Input data

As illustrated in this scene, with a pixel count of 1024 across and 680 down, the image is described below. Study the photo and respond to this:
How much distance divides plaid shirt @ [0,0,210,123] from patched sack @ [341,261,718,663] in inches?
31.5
--
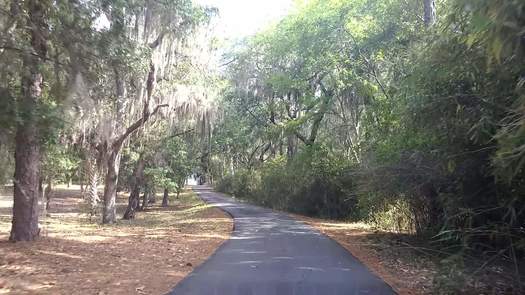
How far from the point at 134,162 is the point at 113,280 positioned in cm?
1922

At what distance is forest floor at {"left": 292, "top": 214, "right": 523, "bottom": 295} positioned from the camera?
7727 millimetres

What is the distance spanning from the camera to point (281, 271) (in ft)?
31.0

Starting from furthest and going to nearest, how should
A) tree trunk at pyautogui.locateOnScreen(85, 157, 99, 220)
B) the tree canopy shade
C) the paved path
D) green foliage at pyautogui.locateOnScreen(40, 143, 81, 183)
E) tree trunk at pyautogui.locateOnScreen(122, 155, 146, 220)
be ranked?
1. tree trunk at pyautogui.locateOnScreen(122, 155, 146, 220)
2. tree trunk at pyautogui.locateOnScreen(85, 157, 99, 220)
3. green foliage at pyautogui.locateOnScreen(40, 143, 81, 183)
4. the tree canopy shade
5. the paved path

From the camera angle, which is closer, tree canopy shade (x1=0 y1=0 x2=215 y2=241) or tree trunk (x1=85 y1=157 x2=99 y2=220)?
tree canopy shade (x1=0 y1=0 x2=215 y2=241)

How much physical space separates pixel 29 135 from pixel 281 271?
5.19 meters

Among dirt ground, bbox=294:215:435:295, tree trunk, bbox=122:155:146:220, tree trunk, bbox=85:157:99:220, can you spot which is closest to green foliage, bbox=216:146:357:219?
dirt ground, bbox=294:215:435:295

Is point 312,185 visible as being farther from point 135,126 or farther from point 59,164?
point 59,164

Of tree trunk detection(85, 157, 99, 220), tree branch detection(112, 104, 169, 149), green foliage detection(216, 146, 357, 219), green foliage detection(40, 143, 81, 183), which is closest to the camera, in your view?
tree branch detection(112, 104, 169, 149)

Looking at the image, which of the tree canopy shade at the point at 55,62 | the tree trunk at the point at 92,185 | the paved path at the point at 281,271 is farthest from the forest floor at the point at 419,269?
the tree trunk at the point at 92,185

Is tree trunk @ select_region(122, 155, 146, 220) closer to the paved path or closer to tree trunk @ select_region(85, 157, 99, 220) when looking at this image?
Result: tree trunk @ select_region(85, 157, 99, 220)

Exercise directions
Pick out every line in the records above that has the word "this" in it, and copy each of those lines in full.

Right answer
As illustrated in this scene, with a pixel count of 1024 across and 680 down, the image is described below. Study the photo and respond to this:
Is tree trunk @ select_region(122, 155, 146, 220) closer to the paved path or closer to tree trunk @ select_region(85, 157, 99, 220) when looking at this image?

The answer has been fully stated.